History source of HTS-2.0 README(No. 1) - HMM/DNN-based speech synthesis system (HTS)

History
View the history.
HTS-2.0 README has been deleted.
- 1 (2006-12-26 (Tue) 09:32:53)
- 2 (2006-12-26 (Tue) 09:54:56)
- 3 (2006-12-28 (Thu) 05:58:27)
- 4 (2006-12-28 (Thu) 10:54:55)
- 5 (2006-12-28 (Thu) 15:07:07)
- 6 (2006-12-28 (Thu) 18:48:40)
[[HTS-2.0 README]]

================================================================
	  The HMM-based Speech Synthesis System (HTS)
	     version 2.0 release December 25, 2006
                                
The HMM-Based Speech Synthesis System (HTS)
(http://hts.ics.nitech.ac.jp/) has been being developed by the
HTS working group (see "Who we are" below) and others (see
"Acknowledgments" in the separate file).  The training part of
HTS was implemented as a modified version of the HTK
(http://htk.eng.cam.ac.uk/).  Major modifications which we made
to HTK are listed below:

 - Context clustering based on MDL criterion (instead of ML one)
 - Stream-dependent context clustering
 - Multi-space probability distribution as state output
   probability (for pitch pattern modeling)
 - State duration modeling and clustering

Related publications about the techniques and algorithms used in
HTS can be found at
http://hts.ics.nitech.ac.jp/publications.html

The current version does not include any text analyzer but the
Festival Speech Synthesis System
(http://www.festvox.org/festival/) can be used as a text
analyzer.  HTS version 2.0 includes a small run-time synthesis
engine (less than 1 M byte including HMMs).  Since the synthesis
engine can run without the HTK library, it is suitable for using
on the Festival.

This distribution comes with a demo script using "CMU ARCTIC US
English slt" (http://www.festvox.org/cmu_arctic/dbs_slt.html),
which generates "voices" for Festival.

Six HTS voices for Festival trained by using "CMU ARCTIC
database" (http://www.festvox.org/cmu_arctic/) are also released
with HTS version 2.0.  Each of HTS voices consists of HMMs
trained by the demo script and the small run-time synthesis
engine, and can be used as a "voice" of Festival Speech
Synthesis System without any other HTS tools.

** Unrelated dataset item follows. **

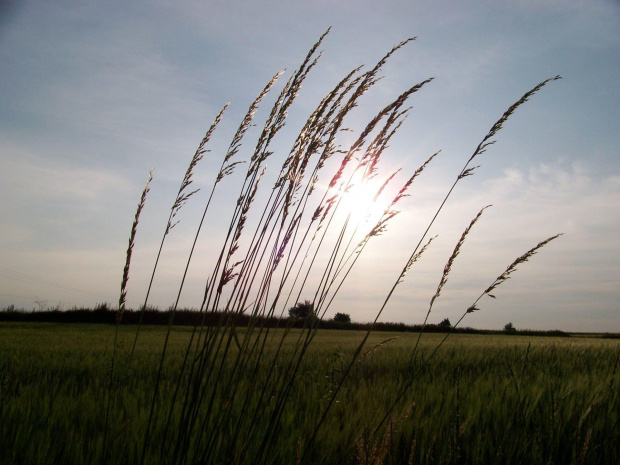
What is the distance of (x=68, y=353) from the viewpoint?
297 inches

*** Notes for Japanese speech synthesis *** [#nc35f807]

A demo script using the NIT database for speech synthesis "NIT
JP ATR503 m001" is also prepared for training Japanese voices.

Voices trained by the demo script can be used on GalateaTalk,
which is a speech synthesis module of an open-source toolkit for
anthropomorphic spoken dialogue agents developed in Galatea
project (http://hil.t.u-tokyo.ac.jp/~galatea/), without any
other HTS tools.

An HTS voice for GalateaTalk trained by the demo script is also
released with HTS version 2.0.

**************************************************************** [#a5992994]
		   What's new in version 2.0
**************************************************************** [#q119df7e]

 * Based on HTK-3.4alpha
 * Compilation without SPTK
 * Thousands of fixed bugs
 * HCompV calculates Variance floor in double.
 * HRest can generate state duration density (-g option).
 * Phone boundaries can be given to HERest (-e option).
   We may specify a part of phone boundaries, e.g, pause positions.
 * Reduced-memory implementation of context clustering of HHEd
   (-r option).
 * Each decision tree can have a name with regular expression
   (-p option).
     ex. TB 000 {(*-a+*, *-i+*, *-u+*).state[2]}
   As a result, deferent two trees can be constructed for
   consonants and vowels, respectively.
 * The interface of HMGenS has been changed from "HHEd-like" to
   "HERest-like."
 * Flexible model structures in HMGenS (in the previous version,
   the first stream is assumed as mcep, and the others are
   assumed as log f0).  Non-left-to-right models and full
   covariance matrices for state Gaussians can also be used.
 * EM-based parameter generation algorithm (-c option), i.e,
   multi-mixture model can be used.
     -c 0: Cholesky decomposition
     -c 1: EM (with fixed state sequence)
     -c 2: EM (Phone boundaries can be given with -e option)
 * Speaker adaptation is supported for MSD-streams (for f0
   modeling).
    - MLLRMEAN, MLLRCOV, and CMLLR are supported.  SAT
      (CMLLR-based) is also supported.
    - Decision trees for clustering can be used for definition
      of regression classes for adaptation.
    - HMGenS can read regression matrices for adaptation.
 * miscellaneous changes

**************************************************************** [#k2ada98d]
                            Copying
**************************************************************** [#zc42822f]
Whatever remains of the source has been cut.